The rezoning creates a large pot of money to fix up streets and subway stations: Skyscraper developers have to buy into the area by carrying out a laundry list of transit improvements — specifically, more exits and escalators — with a price tag that Garodnick estimates at around $500 million. The de Blasio administration will also kick in $50 million of city money to overhaul streets and plazas. Developers can further boost the height of their towers by buying air rights from landmarked buildings and paying a fee to the city (a minimum of $61.49 per square foot). Those 3.6 million square feet of air rights can be stockpiled into a few hypertall towers or divided up across a larger number of sites, depending on market pressures — and pump about $221 million into public space. The template for this grand bargain is the mini-rezoning that permitted One Vanderbilt and yielded new subway access and a pedestrianized stretch of Vanderbilt Avenue out front. The new deal simultaneously lubricates the passage of money through the universe and the passage of New Yorkers through their streets — in theory, at least.
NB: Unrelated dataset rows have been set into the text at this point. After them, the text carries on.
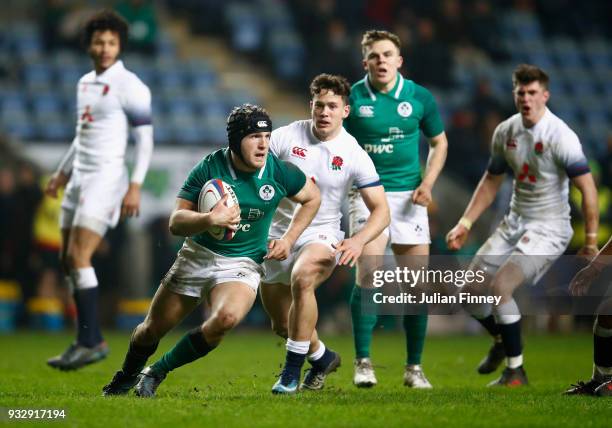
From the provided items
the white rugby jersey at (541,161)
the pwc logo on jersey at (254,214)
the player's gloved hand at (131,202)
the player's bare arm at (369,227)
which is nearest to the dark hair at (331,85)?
the player's bare arm at (369,227)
The de Blasio administration — like the Bloomberg administration before it— projects a steadily growing city that keeps attracting residents, creating jobs, and needing new buildings for both. With mammoth office towers rising at Hudson Yards and at the World Trade Center, it may seem like overkill to plan for another round of mutant towers in midtown. But Glen insists that the market is hungry enough to consume all those acres of cubicles and trading floors. She invokes a 2015 study by the city’s economic-development corporation, which predicted that New York would need another 60 million square feet of new office space in the coming decade. Besides, the city is merely priming the market, not ordering up towers. It will take years before the new rules percolate to private developers’ decisions, before backhoes start digging foundations and new shadows fall.
Still, to the legions of New Yorkers who watch the skyline convulse and see their streets lined with walls of glass, that money-fueled future looks potentially troubling. Eventually, daylight will have to find its way down ever steeper and narrower channels before it hits the sidewalk. The Empire State Building will peek through clusters of 21st-century giants. This summer’s subway troubles make it nice to imagine unblocking bottlenecks and letting passengers flow more fluidly up off platforms — but they also make it hard to imagine that those local changes will significantly ease commutes all up and down the line. And as ever-larger crowds converge on the streets around Grand Central, they could well jam the new traffic-free plazas and required corporate spaces, making the heart of Manhattan feel more prosperous, more industrious, and more insanely thronged than ever.